### Task details
Pick out each line in the listing below that contains the word "uppermost" and copy those lines.

### Material provided
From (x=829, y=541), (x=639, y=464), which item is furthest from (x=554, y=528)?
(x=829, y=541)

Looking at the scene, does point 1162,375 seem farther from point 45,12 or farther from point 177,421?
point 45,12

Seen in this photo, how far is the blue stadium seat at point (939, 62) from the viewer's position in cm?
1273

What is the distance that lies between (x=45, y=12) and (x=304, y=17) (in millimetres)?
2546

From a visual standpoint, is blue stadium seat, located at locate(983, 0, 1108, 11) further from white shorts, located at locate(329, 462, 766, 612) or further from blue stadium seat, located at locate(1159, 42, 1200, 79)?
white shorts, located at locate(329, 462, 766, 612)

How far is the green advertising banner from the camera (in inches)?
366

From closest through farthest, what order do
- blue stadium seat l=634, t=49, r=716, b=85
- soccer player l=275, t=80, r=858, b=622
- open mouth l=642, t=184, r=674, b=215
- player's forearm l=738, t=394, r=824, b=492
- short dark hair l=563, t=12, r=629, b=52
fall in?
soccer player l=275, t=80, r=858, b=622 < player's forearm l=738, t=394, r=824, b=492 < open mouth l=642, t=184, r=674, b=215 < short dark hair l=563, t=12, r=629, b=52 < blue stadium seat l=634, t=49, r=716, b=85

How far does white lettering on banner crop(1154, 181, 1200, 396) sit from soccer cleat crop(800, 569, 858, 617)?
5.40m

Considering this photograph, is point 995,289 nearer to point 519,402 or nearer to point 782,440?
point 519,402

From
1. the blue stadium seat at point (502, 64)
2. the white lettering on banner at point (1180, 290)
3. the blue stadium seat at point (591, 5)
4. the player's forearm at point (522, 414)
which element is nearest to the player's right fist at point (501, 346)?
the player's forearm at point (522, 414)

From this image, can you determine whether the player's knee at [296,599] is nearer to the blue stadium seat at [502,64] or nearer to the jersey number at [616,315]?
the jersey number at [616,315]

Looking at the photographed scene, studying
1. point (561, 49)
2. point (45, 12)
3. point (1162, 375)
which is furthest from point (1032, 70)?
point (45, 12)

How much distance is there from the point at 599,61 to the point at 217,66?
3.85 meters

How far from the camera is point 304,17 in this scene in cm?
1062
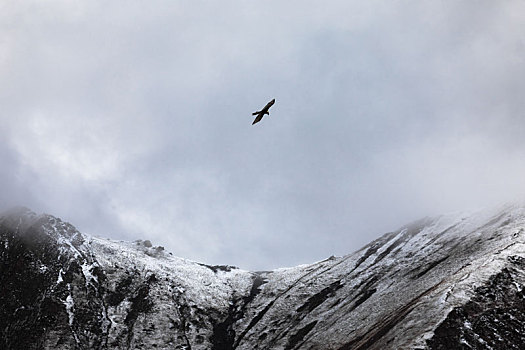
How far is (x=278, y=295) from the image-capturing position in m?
103

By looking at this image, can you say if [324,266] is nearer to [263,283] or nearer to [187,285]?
[263,283]

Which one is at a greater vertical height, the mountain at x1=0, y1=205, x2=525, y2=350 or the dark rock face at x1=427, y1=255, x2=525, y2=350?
the mountain at x1=0, y1=205, x2=525, y2=350

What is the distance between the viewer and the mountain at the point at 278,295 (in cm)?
4691

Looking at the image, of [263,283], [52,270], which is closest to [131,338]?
[52,270]

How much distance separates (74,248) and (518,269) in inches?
3907

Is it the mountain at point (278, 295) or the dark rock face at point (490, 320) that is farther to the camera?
the mountain at point (278, 295)

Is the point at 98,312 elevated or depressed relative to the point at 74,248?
depressed

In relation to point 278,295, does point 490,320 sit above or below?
below

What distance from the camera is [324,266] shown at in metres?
120

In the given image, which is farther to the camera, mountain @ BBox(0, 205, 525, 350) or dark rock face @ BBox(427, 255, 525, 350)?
mountain @ BBox(0, 205, 525, 350)

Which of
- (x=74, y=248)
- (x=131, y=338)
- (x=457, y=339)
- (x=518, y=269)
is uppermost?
(x=74, y=248)

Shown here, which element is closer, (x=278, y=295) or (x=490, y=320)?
(x=490, y=320)

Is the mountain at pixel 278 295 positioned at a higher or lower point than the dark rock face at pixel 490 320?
higher

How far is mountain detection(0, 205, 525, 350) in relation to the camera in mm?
46906
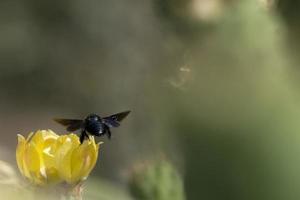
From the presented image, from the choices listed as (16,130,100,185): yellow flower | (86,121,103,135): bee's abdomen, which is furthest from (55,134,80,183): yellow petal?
(86,121,103,135): bee's abdomen

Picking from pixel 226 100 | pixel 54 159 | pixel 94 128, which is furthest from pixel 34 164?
pixel 226 100

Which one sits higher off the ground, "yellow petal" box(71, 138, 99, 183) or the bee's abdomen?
the bee's abdomen

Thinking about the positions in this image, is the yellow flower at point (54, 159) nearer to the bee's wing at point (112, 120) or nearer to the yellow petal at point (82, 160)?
the yellow petal at point (82, 160)

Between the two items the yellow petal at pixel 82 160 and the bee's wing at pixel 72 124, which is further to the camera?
the bee's wing at pixel 72 124

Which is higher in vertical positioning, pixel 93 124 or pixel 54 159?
pixel 93 124

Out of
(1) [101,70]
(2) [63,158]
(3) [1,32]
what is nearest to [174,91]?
(2) [63,158]

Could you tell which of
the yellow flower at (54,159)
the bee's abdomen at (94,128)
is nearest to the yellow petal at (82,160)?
the yellow flower at (54,159)

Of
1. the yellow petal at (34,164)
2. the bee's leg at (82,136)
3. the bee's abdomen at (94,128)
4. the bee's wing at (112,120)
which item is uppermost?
the bee's wing at (112,120)

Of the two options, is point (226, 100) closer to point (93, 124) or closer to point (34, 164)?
point (93, 124)

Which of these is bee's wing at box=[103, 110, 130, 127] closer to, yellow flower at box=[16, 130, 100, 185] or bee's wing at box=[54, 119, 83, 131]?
bee's wing at box=[54, 119, 83, 131]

### Expected answer
is uppermost?
which item is uppermost?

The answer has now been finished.